Aside from the stellar acting, Insomnia stands out because of its unique setting and plot. Both working against the detective. The investigation is taking place in a part of Alaska where the sun never goes down. This creates a beautiful, nightmare atmosphere where by the end of it, Pacino’s character is like a Freddy Krueger victim in the leadup to their eventual, exhausted death as he runs around town trying to catch a serial killer while dealing with the debilitating effects of insomnia. Meanwhile, he’s under an internal affairs investigation for planting evidence to catch another child killer and accidentally shoots his partner who he just found out is about to testify against him. The kicker here is that the killer knows what happened that fateful day and is using it to blackmail Pacino’s character into letting him get away with his own crimes.

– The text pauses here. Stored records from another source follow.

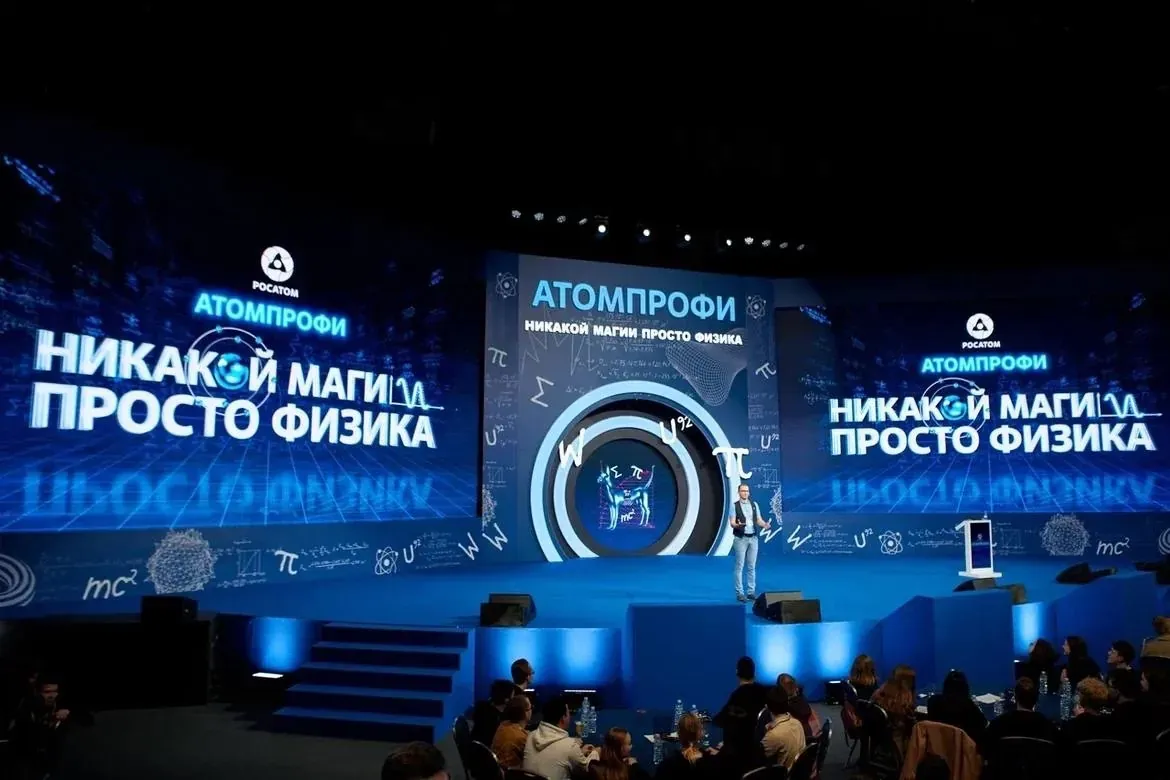Главная сцена «Атомпрофи» с надписью «Никакой магии — просто физика» на экранах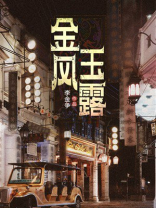 金风玉露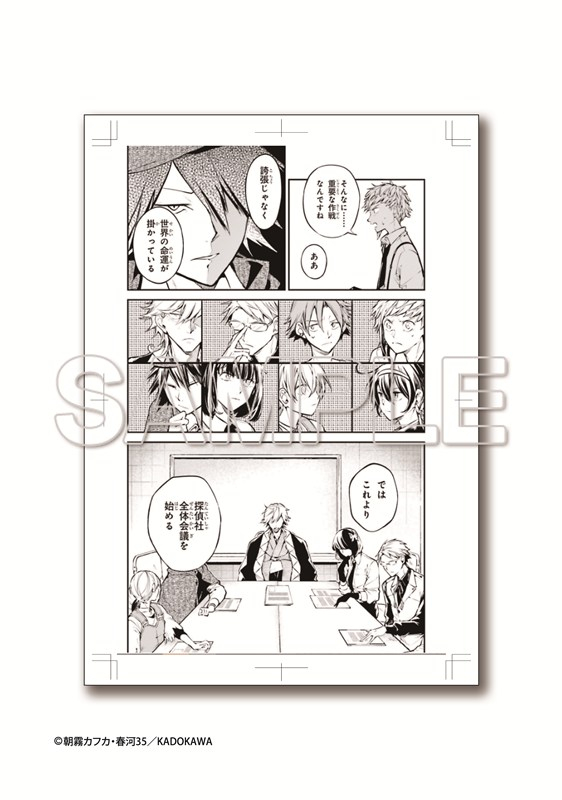 「文豪ストレイドッグス」モノクロ複製原稿(2枚セット)【B】 画像 2 | AniSmile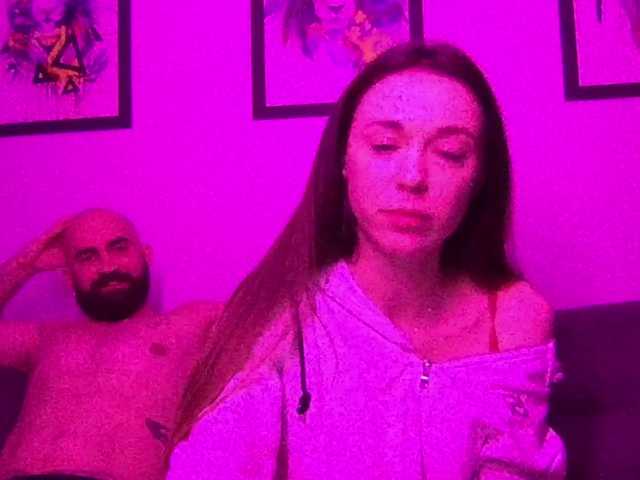 NoirIntimacy666's BongaCams show and profile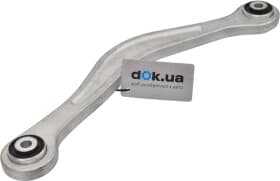 Рычаг подвески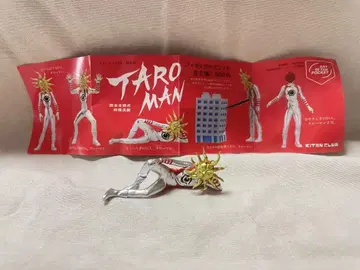 오카모토 타로 타로맨 편안한 거인 가챠
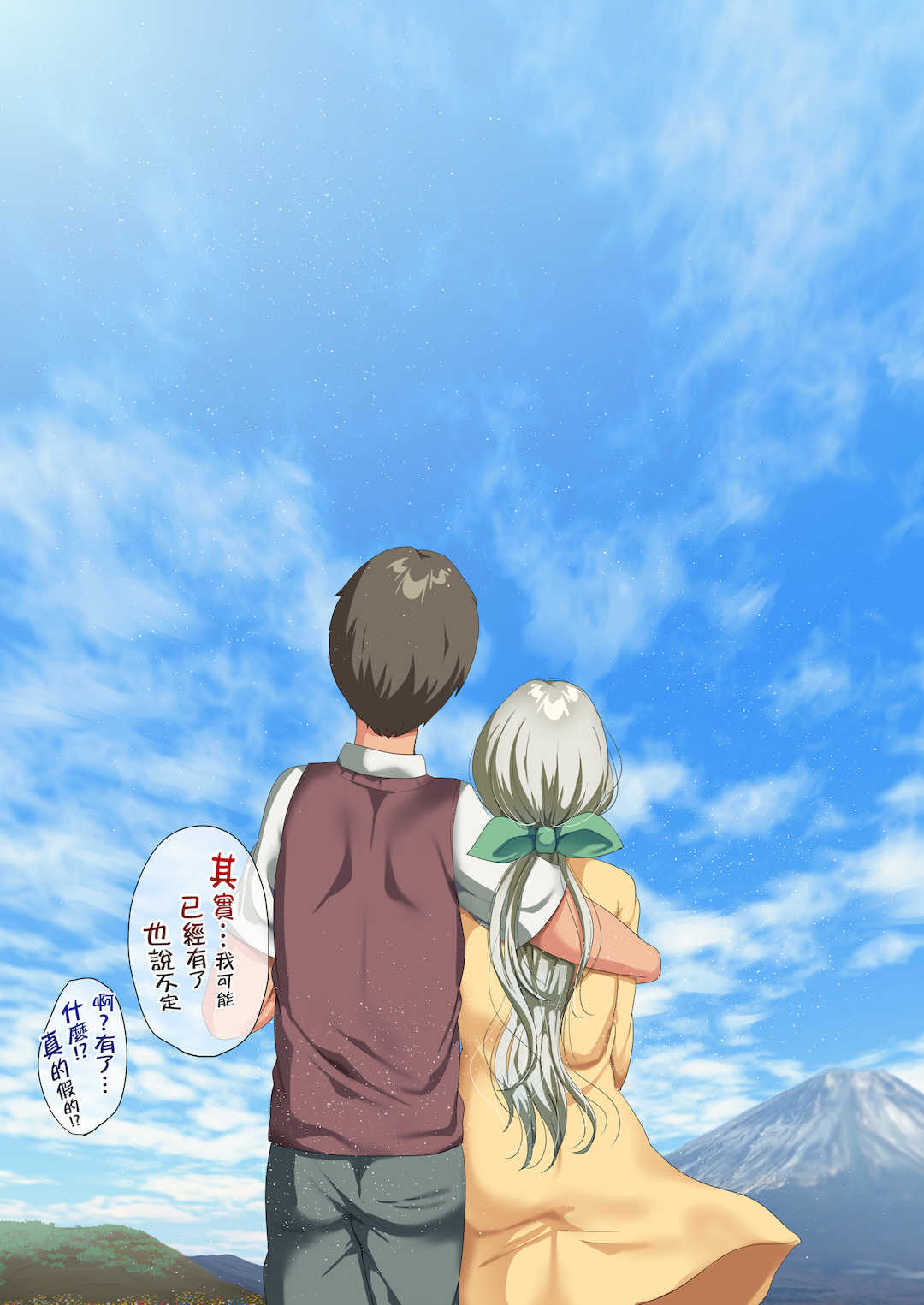 [オトナテイコク (YAC、山羊野メェ吉)]戦争が終わって用済みになった人間兵器の巨乳美少女を拾って家に持ち帰ってみたら…|戰爭結束後被棄若敝屣的改造人形兵器巨乳美少女讓人試著撿回家以後… 1~2[中国翻訳][無修正]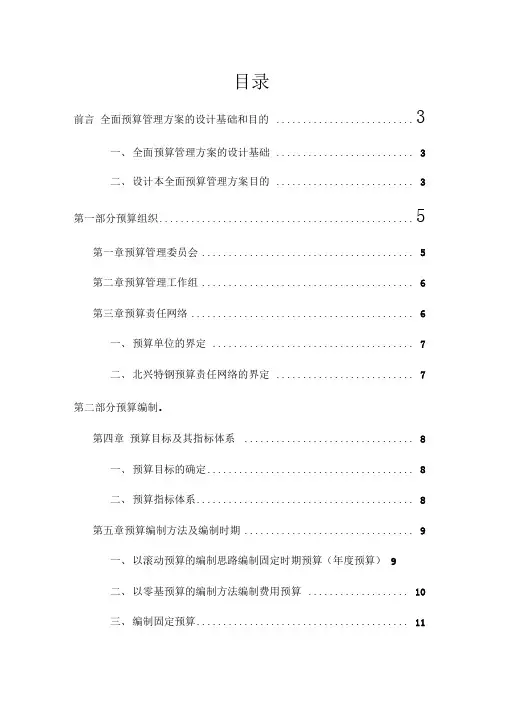 某公司全面预算管理实施设计方案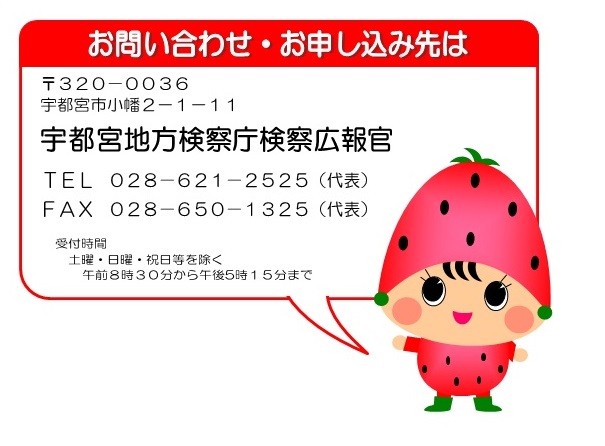 画像の代替テキストを入力ください。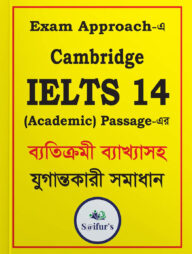 Saifur's Cambridge Bangla Solution-14 (AC READING)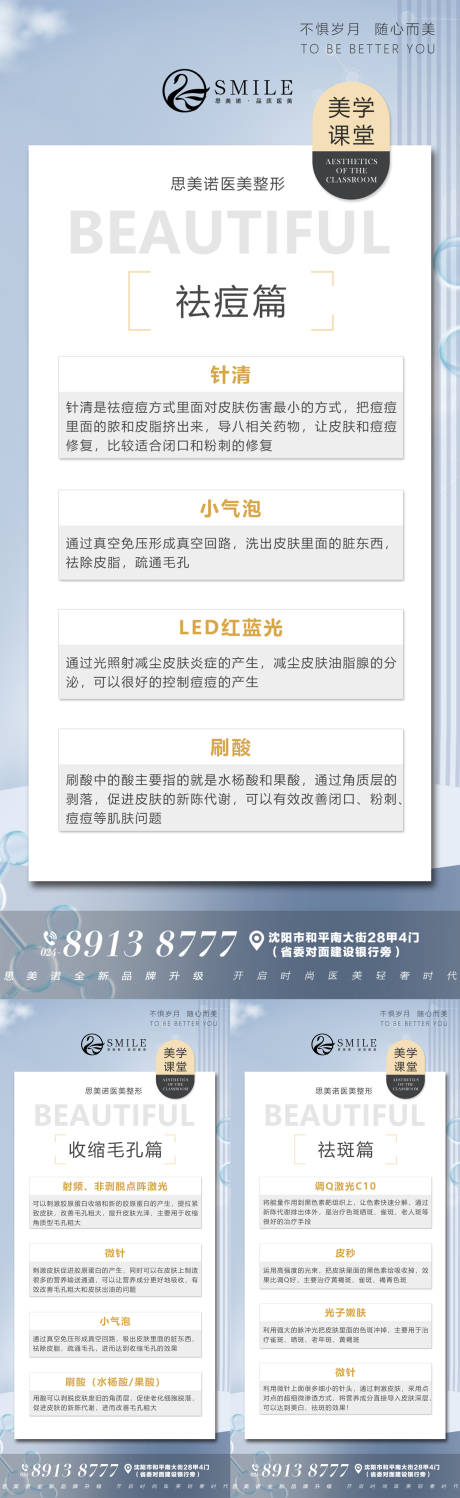 源文件下载【享设计】搜索编号：75670013554139541【医美知识科普系列海报】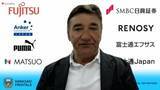 「［MIXゾーン］札幌、川崎相手にも“らしさ全開”　スタイルを貫き通すことで得た手応え」の画像1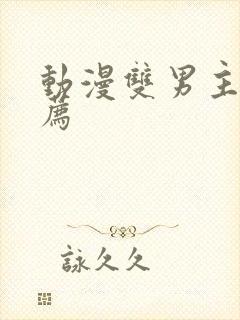 动漫双男主剧推荐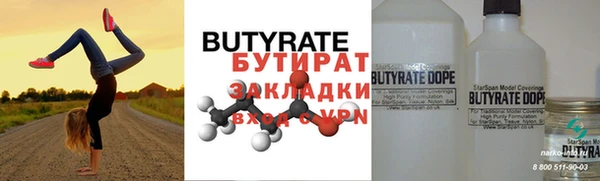 прущие грибы Белокуриха
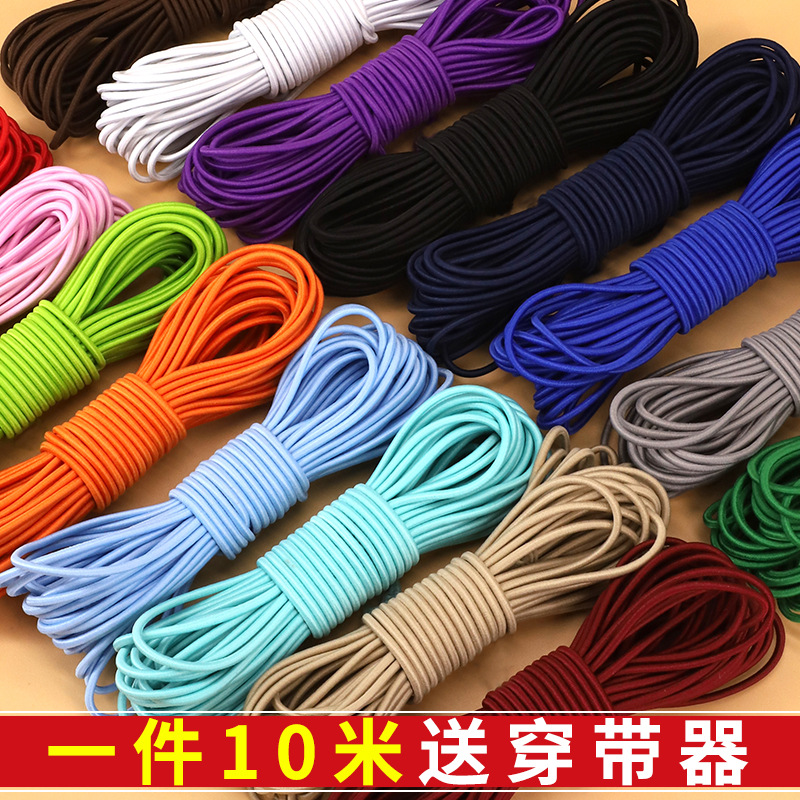 圆形黑色松紧带儿童跳皮筋弹力绳裤子高弹力耐用橡皮筋牛筋松紧绳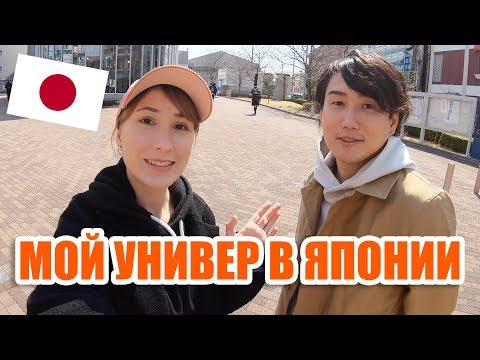 Видео: Где я училась в Японии. Творческий универ в Токио и работы японских студентов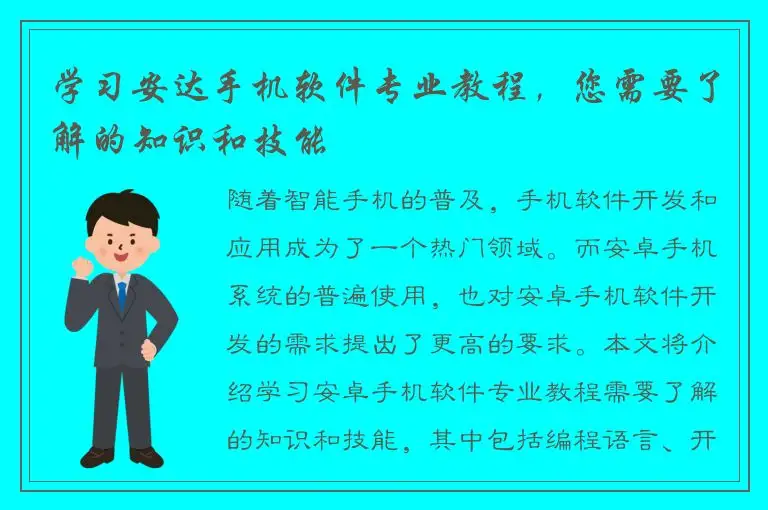 学习安达手机软件专业教程，您需要了解的知识和技能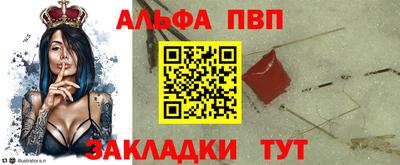 кокаин Северобайкальск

If this is the kind of “what would you do?” intrigue we get with the story from Longlegs? We’ll be in for a treat. Hoo-ah.


FALLEN (1998)

Longlegs serial killer fallen

Fallen may not be nearly as obscure as Memories of Murder or Cure. Hell, it boasts an all-star cast of Denzel Washington, John Goodman, Donald Sutherland, James Gandolfini, and Elias Koteas. But when you bring it up around anyone who has seen it, their ears perk up, and the word “underrated” usually follows. And when it comes to the occult tie-ins that Longlegs will allegedly have? Fallen may be the most appropriate film on this entire list.

In the movie, Detective Hobbs (Washington) catches vicious serial killer Edgar Reese (Koteas) who seems to place some sort of curse on him during Hobbs’ victory lap. After Reese is put to death via electric chair, dead bodies start popping up all over town with his M.O., eventually pointing towards Hobbs as the culprit. After all, Reese is dead. As Hobbs investigates he realizes that a fallen angel named Azazel is possessing human body after human body and using them to commit occult murders. It has its eyes fixated on him, his co-workers, and family members; wrecking their lives or flat-out murdering them one by one until the whole world is damned.

Mixing a demonic entity into a detective/serial killer story is fascinating because it puts our detective in the unsettling position of being the one who is hunted. How the hell do you stop a demon who can inhabit anyone they want with a mere touch?!

Fallen is a great mix of detective story and supernatural horror tale. Not only are we treated to Denzel Washington as the lead in a grim noir (complete with narration) as he uncovers this occult storyline, but we’re left with a pretty great “what would you do?” situation in a movie that isn’t afraid to take the story to some dark places. Especially when it comes to the way the film ends. It’s a great horror thriller in the same vein as Frailty but with a little more detective work mixed in.


Look for Longlegs in theaters on July 12, 2024.